Eso me ha ayudado a tener una mejor comprensión de la distimia y a “apapacharme” en los malos momentos. Saber que el sentimiento no es permanente y así como llegó, también se irá.
Tengo, gracias a Dios, una familia muy unida que ha contribuido enormemente a mi recuperación. Soy la hija pilón de tres hermanas; somos tres mujeres fuertes y que a debido a nuestras propias circuntancias personales, nos encontramos siempre abiertas al diálogo. Entienden que en el día a día vivo con mucha ansiedad y platican conmigo cuando lo creen necesario. Al final del día, creo que cada quien es responsable de sí mismo y este es un tema que aún trabajo en terapia. Ahora me doy cuenta que hay esperanza; que eventualmente sanaré y que, si me permito sentir amor propio, sí podré lograr lo que me propongo.

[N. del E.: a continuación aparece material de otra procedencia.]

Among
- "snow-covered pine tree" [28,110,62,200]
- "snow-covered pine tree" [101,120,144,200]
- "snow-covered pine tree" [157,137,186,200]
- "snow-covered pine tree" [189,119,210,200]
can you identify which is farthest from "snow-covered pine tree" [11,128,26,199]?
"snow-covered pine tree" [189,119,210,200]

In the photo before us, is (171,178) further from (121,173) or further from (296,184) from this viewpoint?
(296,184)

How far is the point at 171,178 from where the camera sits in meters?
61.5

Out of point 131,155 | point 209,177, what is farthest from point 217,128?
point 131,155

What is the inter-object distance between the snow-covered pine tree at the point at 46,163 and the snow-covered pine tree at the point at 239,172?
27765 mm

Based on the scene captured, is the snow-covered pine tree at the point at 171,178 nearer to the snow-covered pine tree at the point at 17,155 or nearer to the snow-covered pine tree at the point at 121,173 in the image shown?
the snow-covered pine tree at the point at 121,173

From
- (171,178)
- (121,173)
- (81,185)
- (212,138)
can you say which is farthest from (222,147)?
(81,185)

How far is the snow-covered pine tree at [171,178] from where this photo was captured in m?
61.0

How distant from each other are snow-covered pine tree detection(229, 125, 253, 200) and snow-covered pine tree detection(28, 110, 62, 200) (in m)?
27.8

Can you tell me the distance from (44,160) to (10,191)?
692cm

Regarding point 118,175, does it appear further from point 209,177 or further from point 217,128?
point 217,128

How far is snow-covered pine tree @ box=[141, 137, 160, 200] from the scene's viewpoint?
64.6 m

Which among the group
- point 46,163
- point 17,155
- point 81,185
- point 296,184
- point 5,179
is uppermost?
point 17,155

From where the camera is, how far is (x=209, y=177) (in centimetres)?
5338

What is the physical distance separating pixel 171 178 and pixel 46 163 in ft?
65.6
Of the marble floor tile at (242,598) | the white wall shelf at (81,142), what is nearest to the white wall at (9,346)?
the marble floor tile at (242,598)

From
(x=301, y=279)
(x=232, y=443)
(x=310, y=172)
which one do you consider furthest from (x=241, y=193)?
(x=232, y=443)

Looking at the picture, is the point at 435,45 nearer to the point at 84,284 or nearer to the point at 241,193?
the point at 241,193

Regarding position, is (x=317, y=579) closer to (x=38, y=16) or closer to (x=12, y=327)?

Ahora, al levantarme por las mañanas, me siento mejor y me apego a las actividades que me hacen sentir bien. Ya tengo intereses y ganas de buscar y explorar. Soy una persona que ha encontrado en su lado espiritual, un camino que le ha dado sentido a la vida. Hace dos años y medio, estuve en el Instituto Humanista Gestalt estudiando desarrollo humano y también online en una escuela de desarrollo transpersonal y por ahí me empecé a desarrollar. Definitivamente, este camino espiritual ha sido lo que me ha ayudado a reducir mis síntomas y a disminuir la dosis de los medicamentos psiquiátricos. Además, he descubierto que el yoga me ha ayudado muchísimo, porque he podido experimentar a través de mi cuerpo y la respiración, la teoría aprendida tanto en el desarrollo humano como en lo transpersonal.
Mi proceso terapéutico me ha dado el aprendizaje de valorar cada momento y dar las gracias por poder estar viva y estar bien; he aprendido a observar, analizar, interiorizar y después reaccionar. Me ha ayudado a decidir qué quiero y para qué lo quiero. Honestamente, le he dado un sentido a las cosas.
A veces pienso en las personas que sufren y me gustaría transmitirles que como una sobreviviente de distimia, sé lo difícil y agotador que puede ser. Les diría que busquen a su alrededor; seguramente hay gente que está pasando por lo mismo. Somos una comunidad formada por muchas personas y siempre habrá alguien dispuesto a ayudar en lo que se pueda y, sobre todo: a escuchar. Las enfermedades mentales no son cualquier cosa y todos deben sentirse libres de acceder a los tratamientos adecuados para sanarse y sentir la paz y la felicidad que acompañan el estar bien.